Strong fiscal performance underscores company’s shift from pure mining to high-growth compute and data-center operations
CleanSpark reported a milestone fiscal year, delivering record revenue of $766.3 million for the period ending Sept. 30, 2025 — a performance that reflects both its expanding bitcoin mining footprint and its accelerated move into AI-driven compute infrastructure. The year marked a dramatic turnaround for the company, with profitability surging and long-term strategic investments reshaping its operating model.
CleanSpark Revenue Growth and Financial Strength
The company more than doubled revenue year over year, a 102% jump, while posting net income of $364.5 million after recording a loss the previous year. Adjusted EBITDA rose to $823.4 million, reflecting strengthening margins and what management described as meaningful operational leverage.
CEO Matt Schultz said “fiscal 2025 was the year CleanSpark achieved operating leverage,” highlighting the firm’s expansion past 50 EH/s of hashrate, record revenues, and a disciplined shift toward convertible debt and bitcoin-backed credit lines rather than equity-based financing.
He emphasized that the company is transforming into “a comprehensive compute platform” designed to support both bitcoin mining and the rapidly growing AI workload market.

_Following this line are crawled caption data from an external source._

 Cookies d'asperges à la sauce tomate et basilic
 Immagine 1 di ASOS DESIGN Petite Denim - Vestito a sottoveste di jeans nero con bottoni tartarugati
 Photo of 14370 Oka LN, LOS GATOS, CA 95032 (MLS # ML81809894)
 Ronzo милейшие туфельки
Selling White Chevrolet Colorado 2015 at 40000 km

President and CFO Gary Vecchiarelli added that CleanSpark is “financially positioned to rapidly become a leading AI infrastructure provider,” pointing to its improved treasury management and capital investments across power and land assets.
AI Expansion and Capital Allocation Strategy
The fiscal year followed the completion of a $1.15 billion zero-coupon convertible notes offering, enabling the repurchase of more than 30 million shares and supplying capital for land acquisition, data-center development, and repayment of bitcoin-backed credit facilities.

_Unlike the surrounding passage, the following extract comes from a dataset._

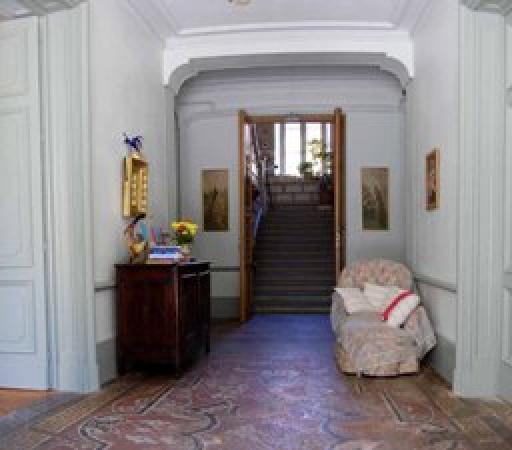 Chateau de Saint Michel de Lanes: Entrée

Schultz called the financing a “defining moment” for strengthening the company’s long-term compute-infrastructure strategy.
CleanSpark advanced its AI transition in October with the hiring of Jeffrey Thomas to lead its new AI data-center division. Management is reviewing Georgia-based sites for conversion and evaluating large-scale “giga-campus” projects to meet rising demand for high-performance computing.

As of Sept. 30, the company reported $1.2 billion in bitcoin, $43 million in cash, and nearly $1 billion in mining assets. Total assets stood at $3.2 billion with stockholders’ equity of $2.2 billion.
The firm’s bitcoin holdings exceeded 13,000 BTC, placing it among the largest publicly listed corporate holders.
Schultz described the year as “the start of an exciting new chapter,” underlining CleanSpark’s strategy of unlocking additional value from its growing energy and compute portfolio.